━━━ TEXTAUSZUG ━━━

Sonntag, 8. September 2013

~ Kannst Du das SEHEN? ~

Es ist Samstag morgen kurz vor 9 Uhr.
Ich bin auf dem Weg zum Seminar, nachdem ich meine Kinder zu ihrer Oma gebracht habe,
mit einem ambivalenten Gefühl.
Es ist Wochenende, Familienzeit, sagt ein Teil in mir.
Der andere Teil freut sich auf diese Supervision und die Begegnung mit den Menschen dort.


Ich sitze im Bus und blicke aus dem Fenster, der Himmel ist grau, neben mir fahren Autos.
Im Bus ist es still, kein Mensch spricht ein Wort.
Ich habe den Eindruck, während der 5 Haltestationen, bleibt ihre Mimik bewegungslos.
Ich steige um in den Zug, hier ist es lauter, Menschen unterhalten sich, Mobiltelefone klingeln, Zeitungen rascheln und ich höre Koffer über den Gang rollen.


Am Hauptbahnhof einer benachbarten Großstadt steige ich aus. Auf dem Weg zur U-Bahn begegnen mir Menschen, Menschen die sich in Eile, den Blick zum Boden gesenkt ihren Weg durch die Menge bahnen. Menschen die aneinander vorbei huschen, ohne sich gegenseitig wahrzunehmen, mit der Masse verschwimmende Individuen. Ich sehe Menschen, ich sehe Blicke und ich spüre Energien.


In Gedanken versunken sehe ich auf, in das Gesicht einer Frau mittleren Alters, ich erschrecke.

━━━ DATENSÄTZE ━━━

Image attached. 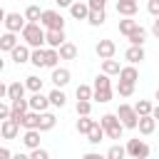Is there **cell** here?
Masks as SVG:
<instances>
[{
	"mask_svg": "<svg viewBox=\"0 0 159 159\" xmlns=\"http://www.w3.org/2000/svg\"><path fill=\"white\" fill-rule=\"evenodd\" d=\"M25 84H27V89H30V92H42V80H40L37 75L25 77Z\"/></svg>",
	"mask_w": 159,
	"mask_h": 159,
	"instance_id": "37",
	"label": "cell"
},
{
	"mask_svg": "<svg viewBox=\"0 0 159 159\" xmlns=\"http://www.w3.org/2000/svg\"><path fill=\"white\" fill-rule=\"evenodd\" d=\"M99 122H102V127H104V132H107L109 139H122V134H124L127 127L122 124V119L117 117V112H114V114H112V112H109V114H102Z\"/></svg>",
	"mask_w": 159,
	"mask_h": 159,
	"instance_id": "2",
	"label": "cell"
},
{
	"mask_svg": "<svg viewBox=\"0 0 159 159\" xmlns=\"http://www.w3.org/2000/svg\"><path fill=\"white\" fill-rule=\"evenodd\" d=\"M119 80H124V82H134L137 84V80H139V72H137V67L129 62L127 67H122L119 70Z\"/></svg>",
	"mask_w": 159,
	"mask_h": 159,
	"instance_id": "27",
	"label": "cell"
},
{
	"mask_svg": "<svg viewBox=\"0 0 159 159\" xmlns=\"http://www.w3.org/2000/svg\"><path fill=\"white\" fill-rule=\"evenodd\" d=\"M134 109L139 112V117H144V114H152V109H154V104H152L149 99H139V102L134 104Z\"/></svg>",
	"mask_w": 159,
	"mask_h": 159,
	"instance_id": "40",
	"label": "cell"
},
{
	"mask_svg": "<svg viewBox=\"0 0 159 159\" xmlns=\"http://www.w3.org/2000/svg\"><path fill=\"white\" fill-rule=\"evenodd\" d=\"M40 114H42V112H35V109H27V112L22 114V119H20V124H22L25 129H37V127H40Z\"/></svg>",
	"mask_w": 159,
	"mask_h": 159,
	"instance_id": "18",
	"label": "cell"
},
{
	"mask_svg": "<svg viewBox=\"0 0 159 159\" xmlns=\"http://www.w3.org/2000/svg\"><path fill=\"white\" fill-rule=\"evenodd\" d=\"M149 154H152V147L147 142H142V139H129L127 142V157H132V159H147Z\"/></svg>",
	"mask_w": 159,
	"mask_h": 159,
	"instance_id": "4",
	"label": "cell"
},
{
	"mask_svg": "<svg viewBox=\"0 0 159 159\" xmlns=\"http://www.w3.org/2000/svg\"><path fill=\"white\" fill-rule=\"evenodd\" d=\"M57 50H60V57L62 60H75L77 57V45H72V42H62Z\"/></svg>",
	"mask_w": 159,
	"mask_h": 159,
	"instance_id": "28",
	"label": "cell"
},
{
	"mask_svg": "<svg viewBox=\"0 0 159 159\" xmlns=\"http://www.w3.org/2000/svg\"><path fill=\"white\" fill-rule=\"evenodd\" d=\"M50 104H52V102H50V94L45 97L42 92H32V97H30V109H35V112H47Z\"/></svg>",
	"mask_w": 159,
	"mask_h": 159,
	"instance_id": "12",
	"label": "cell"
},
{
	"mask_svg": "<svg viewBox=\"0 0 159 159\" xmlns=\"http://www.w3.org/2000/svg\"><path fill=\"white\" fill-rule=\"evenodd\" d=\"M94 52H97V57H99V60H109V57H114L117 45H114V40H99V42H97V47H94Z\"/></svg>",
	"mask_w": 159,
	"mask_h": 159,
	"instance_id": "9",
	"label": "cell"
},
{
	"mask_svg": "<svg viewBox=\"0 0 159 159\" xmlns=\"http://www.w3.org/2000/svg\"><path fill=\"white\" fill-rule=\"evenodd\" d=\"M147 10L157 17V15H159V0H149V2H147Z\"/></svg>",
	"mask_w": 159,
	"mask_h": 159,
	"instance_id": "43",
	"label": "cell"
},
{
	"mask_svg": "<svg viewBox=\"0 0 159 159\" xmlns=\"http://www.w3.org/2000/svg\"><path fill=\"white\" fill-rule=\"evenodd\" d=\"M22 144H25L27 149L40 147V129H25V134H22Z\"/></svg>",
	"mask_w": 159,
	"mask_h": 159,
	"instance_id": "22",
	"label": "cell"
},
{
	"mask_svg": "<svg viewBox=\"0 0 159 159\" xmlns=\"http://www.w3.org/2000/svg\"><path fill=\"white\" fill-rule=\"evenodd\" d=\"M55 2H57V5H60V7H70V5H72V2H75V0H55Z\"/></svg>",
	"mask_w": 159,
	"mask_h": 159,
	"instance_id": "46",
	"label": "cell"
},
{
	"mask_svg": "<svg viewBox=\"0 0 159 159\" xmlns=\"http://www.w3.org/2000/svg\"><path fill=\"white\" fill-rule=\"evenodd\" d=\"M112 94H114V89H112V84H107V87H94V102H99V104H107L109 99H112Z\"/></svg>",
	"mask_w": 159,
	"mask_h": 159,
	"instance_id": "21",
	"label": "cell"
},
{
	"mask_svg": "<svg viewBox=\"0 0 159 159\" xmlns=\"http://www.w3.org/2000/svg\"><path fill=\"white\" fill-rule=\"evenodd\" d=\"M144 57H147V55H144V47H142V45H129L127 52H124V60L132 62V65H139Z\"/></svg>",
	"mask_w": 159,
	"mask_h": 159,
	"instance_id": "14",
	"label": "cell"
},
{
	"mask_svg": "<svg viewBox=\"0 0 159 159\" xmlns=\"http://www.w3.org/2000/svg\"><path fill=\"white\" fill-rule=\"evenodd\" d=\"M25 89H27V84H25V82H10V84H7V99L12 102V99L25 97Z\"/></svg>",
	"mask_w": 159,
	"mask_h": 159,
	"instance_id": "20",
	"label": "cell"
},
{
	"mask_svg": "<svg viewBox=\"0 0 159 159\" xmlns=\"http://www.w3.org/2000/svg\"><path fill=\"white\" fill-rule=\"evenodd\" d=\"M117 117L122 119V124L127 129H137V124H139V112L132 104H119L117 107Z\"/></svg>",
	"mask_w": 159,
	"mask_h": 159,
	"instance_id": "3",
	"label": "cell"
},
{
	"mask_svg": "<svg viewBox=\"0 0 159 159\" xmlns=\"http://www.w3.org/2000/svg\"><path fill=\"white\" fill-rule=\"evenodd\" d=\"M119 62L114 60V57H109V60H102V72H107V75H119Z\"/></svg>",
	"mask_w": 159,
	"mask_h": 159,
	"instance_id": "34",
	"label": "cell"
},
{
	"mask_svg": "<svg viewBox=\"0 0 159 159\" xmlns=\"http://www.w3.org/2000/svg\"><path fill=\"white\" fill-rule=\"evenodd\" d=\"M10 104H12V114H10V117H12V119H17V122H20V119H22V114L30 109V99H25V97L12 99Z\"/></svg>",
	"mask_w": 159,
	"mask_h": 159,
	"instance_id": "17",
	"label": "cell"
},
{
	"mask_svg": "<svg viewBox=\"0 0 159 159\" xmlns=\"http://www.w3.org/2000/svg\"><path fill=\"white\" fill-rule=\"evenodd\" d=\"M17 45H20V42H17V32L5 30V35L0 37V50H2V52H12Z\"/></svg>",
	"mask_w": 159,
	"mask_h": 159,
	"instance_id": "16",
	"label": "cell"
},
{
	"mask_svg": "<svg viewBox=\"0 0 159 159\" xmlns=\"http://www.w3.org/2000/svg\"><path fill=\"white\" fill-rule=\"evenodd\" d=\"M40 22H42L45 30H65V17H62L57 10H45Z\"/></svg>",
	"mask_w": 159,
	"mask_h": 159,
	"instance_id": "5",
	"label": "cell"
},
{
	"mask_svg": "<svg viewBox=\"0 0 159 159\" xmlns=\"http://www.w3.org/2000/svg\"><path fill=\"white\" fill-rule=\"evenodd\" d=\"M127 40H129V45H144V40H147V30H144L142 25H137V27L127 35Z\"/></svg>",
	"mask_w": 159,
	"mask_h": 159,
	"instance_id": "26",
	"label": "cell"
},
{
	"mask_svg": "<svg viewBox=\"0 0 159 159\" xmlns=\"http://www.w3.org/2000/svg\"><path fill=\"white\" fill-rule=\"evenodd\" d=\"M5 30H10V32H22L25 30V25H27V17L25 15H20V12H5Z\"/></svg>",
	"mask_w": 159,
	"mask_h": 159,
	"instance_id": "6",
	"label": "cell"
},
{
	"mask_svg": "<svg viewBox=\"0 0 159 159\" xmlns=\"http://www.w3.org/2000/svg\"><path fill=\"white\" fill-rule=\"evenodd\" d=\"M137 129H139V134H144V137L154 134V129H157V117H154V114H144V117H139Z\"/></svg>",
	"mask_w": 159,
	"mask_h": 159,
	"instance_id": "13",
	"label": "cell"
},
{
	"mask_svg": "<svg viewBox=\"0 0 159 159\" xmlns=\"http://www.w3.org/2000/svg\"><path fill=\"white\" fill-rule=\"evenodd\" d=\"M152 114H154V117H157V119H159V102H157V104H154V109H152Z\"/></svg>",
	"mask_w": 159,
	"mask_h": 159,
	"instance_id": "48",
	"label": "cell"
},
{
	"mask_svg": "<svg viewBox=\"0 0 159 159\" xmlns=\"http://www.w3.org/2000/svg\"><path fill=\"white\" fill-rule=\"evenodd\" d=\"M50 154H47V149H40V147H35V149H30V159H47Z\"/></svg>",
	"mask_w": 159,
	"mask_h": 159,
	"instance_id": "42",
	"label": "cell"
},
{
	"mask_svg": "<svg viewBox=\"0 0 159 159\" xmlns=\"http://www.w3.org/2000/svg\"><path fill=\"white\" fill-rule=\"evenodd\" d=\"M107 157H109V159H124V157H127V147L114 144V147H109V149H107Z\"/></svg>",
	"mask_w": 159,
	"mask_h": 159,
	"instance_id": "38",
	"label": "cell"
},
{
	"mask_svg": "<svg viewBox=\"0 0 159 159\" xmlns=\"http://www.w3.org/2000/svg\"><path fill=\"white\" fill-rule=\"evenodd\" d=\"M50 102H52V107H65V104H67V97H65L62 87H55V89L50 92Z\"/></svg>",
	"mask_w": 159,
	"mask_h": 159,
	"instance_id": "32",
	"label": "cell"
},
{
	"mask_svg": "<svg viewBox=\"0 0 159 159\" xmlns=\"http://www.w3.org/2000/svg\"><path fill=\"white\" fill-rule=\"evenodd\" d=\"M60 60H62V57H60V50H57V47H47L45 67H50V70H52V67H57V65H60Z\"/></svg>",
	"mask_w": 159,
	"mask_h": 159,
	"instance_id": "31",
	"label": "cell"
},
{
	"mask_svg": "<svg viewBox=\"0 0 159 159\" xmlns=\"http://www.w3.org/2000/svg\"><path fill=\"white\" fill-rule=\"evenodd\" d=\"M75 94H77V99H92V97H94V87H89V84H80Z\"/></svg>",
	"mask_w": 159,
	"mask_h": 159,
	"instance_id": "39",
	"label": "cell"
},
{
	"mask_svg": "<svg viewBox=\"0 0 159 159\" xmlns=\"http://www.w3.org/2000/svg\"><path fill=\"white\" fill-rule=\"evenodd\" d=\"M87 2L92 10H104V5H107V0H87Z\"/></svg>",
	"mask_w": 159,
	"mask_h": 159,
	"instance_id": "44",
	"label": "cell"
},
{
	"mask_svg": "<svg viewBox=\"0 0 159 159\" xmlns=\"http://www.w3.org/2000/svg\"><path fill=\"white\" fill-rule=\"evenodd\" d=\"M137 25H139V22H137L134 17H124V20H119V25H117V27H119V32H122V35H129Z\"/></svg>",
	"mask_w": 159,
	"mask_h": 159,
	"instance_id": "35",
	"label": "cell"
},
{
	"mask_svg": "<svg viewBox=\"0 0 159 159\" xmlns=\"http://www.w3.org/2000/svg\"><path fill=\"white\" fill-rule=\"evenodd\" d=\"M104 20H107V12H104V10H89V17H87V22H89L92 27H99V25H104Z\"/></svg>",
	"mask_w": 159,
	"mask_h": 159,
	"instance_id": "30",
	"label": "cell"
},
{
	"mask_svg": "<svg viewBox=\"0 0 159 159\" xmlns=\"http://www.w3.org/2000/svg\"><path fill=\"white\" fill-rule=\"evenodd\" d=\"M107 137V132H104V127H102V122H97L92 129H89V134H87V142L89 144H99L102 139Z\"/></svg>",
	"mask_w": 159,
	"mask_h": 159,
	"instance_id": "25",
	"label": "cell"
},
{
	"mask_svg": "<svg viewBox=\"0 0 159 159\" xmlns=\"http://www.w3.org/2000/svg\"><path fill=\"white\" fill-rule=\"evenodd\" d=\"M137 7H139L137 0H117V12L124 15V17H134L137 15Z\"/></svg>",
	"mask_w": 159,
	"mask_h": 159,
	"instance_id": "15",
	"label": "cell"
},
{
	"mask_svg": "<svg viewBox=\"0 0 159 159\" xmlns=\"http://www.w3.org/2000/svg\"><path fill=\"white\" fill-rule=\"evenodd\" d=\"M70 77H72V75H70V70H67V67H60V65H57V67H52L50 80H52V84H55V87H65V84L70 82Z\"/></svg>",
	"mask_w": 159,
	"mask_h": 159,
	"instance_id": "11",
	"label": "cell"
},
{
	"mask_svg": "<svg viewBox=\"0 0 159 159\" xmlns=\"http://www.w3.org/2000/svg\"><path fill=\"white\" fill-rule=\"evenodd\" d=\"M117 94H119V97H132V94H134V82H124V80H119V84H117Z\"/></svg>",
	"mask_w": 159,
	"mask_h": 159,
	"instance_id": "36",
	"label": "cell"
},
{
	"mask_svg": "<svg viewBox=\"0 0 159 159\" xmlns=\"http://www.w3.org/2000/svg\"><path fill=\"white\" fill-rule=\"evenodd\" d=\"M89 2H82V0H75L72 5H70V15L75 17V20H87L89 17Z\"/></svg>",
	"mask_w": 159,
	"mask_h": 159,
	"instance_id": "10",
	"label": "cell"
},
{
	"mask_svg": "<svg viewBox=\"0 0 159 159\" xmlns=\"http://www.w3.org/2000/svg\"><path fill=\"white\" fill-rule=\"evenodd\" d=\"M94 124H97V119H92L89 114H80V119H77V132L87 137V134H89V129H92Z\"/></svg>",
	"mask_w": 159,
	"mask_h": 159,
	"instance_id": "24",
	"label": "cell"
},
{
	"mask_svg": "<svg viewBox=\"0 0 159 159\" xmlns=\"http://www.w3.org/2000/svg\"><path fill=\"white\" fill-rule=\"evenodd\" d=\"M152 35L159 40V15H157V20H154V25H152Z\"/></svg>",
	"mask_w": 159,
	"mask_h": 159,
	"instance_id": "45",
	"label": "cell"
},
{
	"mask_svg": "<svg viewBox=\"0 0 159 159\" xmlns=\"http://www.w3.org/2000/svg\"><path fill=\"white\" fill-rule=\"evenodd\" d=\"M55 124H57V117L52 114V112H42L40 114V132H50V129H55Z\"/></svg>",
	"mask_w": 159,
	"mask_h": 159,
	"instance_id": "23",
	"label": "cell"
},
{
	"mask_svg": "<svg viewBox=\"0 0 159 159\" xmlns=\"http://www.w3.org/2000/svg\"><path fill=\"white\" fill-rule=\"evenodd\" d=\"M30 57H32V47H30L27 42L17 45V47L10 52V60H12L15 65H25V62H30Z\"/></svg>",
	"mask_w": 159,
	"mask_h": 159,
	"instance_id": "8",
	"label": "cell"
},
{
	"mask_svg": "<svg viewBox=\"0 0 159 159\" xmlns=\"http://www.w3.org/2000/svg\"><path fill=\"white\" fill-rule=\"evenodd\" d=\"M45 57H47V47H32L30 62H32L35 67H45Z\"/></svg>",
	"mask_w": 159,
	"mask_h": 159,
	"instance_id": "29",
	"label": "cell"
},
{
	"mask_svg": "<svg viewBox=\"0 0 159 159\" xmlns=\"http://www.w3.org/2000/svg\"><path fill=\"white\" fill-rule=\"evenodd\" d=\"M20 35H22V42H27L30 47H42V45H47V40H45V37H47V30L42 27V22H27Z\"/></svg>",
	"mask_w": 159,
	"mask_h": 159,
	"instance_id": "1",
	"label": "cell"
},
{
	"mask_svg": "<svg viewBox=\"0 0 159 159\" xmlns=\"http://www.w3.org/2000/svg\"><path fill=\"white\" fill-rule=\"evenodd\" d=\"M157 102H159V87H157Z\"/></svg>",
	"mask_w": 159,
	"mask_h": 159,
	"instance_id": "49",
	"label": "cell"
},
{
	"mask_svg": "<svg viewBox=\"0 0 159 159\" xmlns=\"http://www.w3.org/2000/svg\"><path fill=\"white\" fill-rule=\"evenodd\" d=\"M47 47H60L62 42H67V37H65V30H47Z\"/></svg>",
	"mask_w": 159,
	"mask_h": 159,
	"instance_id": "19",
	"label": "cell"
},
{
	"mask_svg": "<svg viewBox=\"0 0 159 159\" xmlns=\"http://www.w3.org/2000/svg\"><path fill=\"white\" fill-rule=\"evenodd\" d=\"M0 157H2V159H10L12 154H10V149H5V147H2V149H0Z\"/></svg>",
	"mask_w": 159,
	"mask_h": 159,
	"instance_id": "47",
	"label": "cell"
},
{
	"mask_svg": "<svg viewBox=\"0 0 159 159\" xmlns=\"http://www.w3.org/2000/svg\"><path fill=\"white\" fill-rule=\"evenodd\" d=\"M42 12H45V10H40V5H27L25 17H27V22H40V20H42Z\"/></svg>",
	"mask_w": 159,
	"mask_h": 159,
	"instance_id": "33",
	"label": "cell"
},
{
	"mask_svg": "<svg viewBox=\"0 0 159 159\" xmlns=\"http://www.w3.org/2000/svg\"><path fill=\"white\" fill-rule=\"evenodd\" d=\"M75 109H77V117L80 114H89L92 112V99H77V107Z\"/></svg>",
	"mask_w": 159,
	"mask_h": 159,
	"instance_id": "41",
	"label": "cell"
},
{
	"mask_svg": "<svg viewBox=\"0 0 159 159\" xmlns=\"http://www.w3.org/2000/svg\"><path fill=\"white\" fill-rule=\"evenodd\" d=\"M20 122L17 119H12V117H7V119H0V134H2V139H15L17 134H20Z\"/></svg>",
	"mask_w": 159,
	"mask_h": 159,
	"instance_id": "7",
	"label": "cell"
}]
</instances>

━━━

ARBEITSANWEISUNGEN:
**1)** Schreiben Sie aus dem Auszug über den Weg zum Seminar alles von „Ich bin auf“ bis hinunter zu „den Gang rollen.“ wortgetreu ab.
**2)** Zählen Sie alle Geräusche auf, die laut dem Auszug über den Weg zum Seminar im Zug zu hören sind.
**3)** Führen Sie den Auszug über den Weg zum Seminar im Anschluss an seinen letzten Satz fort.

LÖSUNGEN:
**1)**
Ich bin auf dem Weg zum Seminar, nachdem ich meine Kinder zu ihrer Oma gebracht habe,
mit einem ambivalenten Gefühl.
Es ist Wochenende, Familienzeit, sagt ein Teil in mir.
Der andere Teil freut sich auf diese Supervision und die Begegnung mit den Menschen dort.


Ich sitze im Bus und blicke aus dem Fenster, der Himmel ist grau, neben mir fahren Autos.
Im Bus ist es still, kein Mensch spricht ein Wort.
Ich habe den Eindruck, während der 5 Haltestationen, bleibt ihre Mimik bewegungslos.
Ich steige um in den Zug, hier ist es lauter, Menschen unterhalten sich, Mobiltelefone klingeln, Zeitungen rascheln und ich höre Koffer über den Gang rollen.

**2)**
- Menschen unterhalten sich
- Mobiltelefone klingeln
- Zeitungen rascheln
- Koffer rollen über den Gang

**3)**
Neben einem von Tränen und Schminke verschmierten Auge starrt mich ein verquollenes, blau rotes Auge an. Die Frau sieht mich nicht an. An ihrer Seite ein Mann, er ist kleiner und zierlicher als sie.
Er wankt beim gehen und sie würdigen sich keines Blickes.
Noch in Gedanken bei dieser Frau, begegnet mir ein junges Pärchen, beide schwarz gekleidet mit Bierflaschen in der Hand. Ich höre das Mädchen sagen, dass sie gern nach Hause gehen würde, ihr Vater sie allerdings rausgeschmissen habe, sodass sie erstmal nicht wisse wo sie hin soll.


Ich spüre Schwere und setze mich.
Einige Minuten später setzt sich ein Mann zu mir, in Leder gekleidet, mittleren Alters.
Ich sehe in stahlblaue Augen, mit tiefen schwarzen Rändern.
Ich rieche Alkohol und ich spüre Sehnsucht in seinem Blick.
Der Mann dreht sich um, sieht mich einen Moment an und sagt: „Ich bin Junkie.“
Ich sehe ihn an und sage nichts.
Ob ich nicht gehört habe, fragt er mich.
Ich antworte, dass ich ihn gehört habe.
Ob ich nicht aufstehen wolle, fragt er mich.
Nein, das will ich nicht. Was ihn zu dieser Frage veranlasse, frage ich.
Niemand will neben einem Junkie sitzen, antwortet er.
Dann sei ich dieser „Niemand“, antworte ich.
Er überlegt einen Moment und lächelt.
In diesem Augenblick fährt seine Bahn ein, er steht auf.
Ich wünsche ihm einen schönen Tag.
Er sagt nichts.
Als er einsteigt, dreht er sich noch einmal um und bedankt sich.
Die Bahn fährt los.


Ich stehe auf, sehe mich um und sehe Menschen.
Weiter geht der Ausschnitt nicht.